Print the stretch of the records from the line containing "From where the camera" through the end of the records, reproducing each line without any change.

══ DATA FOR PROCESSING ══

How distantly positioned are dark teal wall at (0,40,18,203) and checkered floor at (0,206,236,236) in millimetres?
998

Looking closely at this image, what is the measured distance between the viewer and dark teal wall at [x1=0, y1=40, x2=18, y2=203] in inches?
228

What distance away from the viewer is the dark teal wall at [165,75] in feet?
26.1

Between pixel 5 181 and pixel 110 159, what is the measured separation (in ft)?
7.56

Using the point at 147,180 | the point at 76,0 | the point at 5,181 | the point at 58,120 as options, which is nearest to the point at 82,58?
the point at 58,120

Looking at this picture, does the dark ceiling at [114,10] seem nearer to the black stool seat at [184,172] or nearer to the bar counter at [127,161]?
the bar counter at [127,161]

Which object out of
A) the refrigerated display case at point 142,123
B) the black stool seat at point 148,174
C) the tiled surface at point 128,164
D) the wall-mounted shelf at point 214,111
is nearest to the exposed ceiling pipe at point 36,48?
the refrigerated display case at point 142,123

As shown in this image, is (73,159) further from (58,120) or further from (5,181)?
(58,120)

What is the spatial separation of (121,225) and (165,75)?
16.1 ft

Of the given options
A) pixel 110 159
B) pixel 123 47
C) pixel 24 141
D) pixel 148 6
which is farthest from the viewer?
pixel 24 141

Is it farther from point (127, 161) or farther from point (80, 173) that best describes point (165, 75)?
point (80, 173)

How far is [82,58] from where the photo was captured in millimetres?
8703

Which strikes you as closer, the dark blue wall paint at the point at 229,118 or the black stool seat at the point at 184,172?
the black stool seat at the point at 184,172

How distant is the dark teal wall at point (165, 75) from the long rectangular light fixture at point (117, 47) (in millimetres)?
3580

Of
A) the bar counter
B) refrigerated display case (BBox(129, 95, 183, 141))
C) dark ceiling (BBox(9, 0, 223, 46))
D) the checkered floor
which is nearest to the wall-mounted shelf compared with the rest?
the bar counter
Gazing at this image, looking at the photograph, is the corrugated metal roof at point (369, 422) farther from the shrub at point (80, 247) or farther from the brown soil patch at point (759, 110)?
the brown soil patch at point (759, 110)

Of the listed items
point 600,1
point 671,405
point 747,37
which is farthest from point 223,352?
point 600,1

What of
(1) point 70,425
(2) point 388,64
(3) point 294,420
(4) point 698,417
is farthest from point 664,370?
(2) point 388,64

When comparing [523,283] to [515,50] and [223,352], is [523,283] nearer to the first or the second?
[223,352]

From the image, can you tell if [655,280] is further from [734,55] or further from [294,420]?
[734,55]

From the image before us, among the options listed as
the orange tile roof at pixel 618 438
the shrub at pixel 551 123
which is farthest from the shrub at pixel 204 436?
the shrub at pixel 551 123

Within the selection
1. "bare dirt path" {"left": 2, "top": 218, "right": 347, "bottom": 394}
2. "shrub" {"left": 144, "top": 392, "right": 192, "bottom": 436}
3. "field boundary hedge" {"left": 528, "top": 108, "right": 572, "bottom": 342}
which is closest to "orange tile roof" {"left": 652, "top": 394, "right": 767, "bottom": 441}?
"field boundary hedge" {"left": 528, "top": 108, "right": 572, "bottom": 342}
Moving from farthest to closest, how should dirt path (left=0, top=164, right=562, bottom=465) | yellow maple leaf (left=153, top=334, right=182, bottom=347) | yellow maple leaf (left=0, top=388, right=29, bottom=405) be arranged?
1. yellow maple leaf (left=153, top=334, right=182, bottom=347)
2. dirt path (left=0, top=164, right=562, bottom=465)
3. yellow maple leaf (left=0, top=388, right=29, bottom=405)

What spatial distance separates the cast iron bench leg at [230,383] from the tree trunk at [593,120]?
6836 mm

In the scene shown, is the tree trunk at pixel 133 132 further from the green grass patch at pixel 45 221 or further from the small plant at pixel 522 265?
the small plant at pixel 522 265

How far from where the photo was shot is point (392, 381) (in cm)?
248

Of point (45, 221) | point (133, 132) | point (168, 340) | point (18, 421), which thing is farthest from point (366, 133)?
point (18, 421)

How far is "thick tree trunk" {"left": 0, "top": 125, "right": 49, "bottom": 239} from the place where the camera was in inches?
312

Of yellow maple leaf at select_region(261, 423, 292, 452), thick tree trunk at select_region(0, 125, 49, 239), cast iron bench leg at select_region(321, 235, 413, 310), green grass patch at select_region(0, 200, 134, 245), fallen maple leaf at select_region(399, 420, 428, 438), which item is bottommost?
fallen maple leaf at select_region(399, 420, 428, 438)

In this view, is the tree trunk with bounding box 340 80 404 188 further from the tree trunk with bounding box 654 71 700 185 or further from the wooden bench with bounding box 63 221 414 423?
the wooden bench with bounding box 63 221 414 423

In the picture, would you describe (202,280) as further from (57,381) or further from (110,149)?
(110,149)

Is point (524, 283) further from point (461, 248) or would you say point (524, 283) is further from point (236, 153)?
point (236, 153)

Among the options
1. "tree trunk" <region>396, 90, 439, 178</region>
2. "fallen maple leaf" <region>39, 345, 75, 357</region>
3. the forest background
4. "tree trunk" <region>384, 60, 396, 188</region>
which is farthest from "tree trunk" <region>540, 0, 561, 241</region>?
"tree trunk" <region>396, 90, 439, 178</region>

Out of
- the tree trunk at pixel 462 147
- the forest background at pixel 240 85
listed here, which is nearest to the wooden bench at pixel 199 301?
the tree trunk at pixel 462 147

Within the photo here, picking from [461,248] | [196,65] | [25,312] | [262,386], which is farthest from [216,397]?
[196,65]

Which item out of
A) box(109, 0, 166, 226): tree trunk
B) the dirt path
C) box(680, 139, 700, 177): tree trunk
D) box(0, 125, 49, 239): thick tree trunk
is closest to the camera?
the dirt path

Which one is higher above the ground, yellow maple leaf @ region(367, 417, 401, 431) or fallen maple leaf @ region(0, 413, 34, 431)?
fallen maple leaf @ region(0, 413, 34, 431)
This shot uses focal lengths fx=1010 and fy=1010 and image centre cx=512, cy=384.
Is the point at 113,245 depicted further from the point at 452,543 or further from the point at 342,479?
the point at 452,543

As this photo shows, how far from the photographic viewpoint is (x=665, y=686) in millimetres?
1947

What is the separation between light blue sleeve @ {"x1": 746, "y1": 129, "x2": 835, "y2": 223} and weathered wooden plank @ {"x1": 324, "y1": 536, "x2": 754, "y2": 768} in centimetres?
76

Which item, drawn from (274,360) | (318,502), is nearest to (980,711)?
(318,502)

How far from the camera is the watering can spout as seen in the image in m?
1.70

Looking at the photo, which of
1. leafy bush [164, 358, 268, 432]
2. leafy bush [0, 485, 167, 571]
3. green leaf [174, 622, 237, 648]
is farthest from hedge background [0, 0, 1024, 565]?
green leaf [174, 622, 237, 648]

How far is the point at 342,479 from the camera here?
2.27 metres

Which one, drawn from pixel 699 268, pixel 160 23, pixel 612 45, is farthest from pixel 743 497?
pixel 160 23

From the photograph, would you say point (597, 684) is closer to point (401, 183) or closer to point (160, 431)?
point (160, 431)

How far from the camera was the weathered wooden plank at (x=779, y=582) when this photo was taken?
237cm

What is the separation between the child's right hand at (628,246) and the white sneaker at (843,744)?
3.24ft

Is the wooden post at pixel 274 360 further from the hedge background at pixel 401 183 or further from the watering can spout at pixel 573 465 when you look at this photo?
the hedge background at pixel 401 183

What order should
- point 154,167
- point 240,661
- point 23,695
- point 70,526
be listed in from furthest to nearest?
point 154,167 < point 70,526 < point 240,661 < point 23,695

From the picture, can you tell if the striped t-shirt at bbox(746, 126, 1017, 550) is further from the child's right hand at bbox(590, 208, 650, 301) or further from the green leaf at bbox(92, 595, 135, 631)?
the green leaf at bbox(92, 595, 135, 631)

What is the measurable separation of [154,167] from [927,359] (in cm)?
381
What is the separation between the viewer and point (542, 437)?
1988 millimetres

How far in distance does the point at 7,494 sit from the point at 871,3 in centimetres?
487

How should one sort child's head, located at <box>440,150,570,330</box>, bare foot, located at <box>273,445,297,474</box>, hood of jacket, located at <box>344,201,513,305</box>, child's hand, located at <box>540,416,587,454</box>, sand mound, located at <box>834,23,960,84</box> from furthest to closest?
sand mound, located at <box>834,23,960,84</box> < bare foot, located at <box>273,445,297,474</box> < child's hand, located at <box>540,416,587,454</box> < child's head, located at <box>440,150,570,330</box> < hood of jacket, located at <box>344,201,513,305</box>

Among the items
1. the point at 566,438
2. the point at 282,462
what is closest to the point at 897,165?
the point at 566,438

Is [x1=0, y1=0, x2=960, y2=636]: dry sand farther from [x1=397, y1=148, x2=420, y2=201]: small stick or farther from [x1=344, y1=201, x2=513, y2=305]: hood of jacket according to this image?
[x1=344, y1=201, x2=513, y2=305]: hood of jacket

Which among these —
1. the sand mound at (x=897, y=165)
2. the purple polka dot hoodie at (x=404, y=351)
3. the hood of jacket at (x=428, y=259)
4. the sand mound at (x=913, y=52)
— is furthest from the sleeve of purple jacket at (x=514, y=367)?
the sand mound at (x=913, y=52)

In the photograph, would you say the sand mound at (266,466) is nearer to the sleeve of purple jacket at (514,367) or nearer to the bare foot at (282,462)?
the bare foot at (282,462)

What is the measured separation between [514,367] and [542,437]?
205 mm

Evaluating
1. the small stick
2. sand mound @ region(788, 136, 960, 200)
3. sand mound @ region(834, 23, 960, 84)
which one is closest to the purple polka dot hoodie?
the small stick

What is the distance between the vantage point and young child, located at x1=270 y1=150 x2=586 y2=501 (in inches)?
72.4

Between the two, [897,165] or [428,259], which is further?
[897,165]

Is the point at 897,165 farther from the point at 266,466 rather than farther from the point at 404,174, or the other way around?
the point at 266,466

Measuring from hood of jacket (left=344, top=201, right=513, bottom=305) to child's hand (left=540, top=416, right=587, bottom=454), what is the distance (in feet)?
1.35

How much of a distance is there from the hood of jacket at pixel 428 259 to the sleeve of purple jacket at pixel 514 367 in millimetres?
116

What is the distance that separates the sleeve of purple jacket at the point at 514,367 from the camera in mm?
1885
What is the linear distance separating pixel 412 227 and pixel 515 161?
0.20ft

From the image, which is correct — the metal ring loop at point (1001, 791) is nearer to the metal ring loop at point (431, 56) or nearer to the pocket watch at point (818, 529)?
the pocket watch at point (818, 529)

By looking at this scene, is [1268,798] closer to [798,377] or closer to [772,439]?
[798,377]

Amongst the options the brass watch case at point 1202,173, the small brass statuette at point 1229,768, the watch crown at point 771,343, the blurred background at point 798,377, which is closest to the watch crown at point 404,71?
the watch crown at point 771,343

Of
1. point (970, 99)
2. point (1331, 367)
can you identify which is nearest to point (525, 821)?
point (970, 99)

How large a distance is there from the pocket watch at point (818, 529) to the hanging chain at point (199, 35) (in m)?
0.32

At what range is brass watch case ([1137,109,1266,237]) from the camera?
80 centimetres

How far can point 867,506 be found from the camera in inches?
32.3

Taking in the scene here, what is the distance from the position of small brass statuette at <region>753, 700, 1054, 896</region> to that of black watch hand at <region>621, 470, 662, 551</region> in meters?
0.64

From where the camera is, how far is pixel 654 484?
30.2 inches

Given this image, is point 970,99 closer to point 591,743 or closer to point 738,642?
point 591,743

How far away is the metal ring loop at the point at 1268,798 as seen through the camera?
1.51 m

═══

ANSWER FOR THIS EXERCISE:
From where the camera is, how far is pixel 654 484?
30.2 inches

Given this image, is point 970,99 closer to point 591,743 or closer to point 738,642?
point 591,743

How far away is the metal ring loop at the point at 1268,798 as seen through the camera?
1.51 m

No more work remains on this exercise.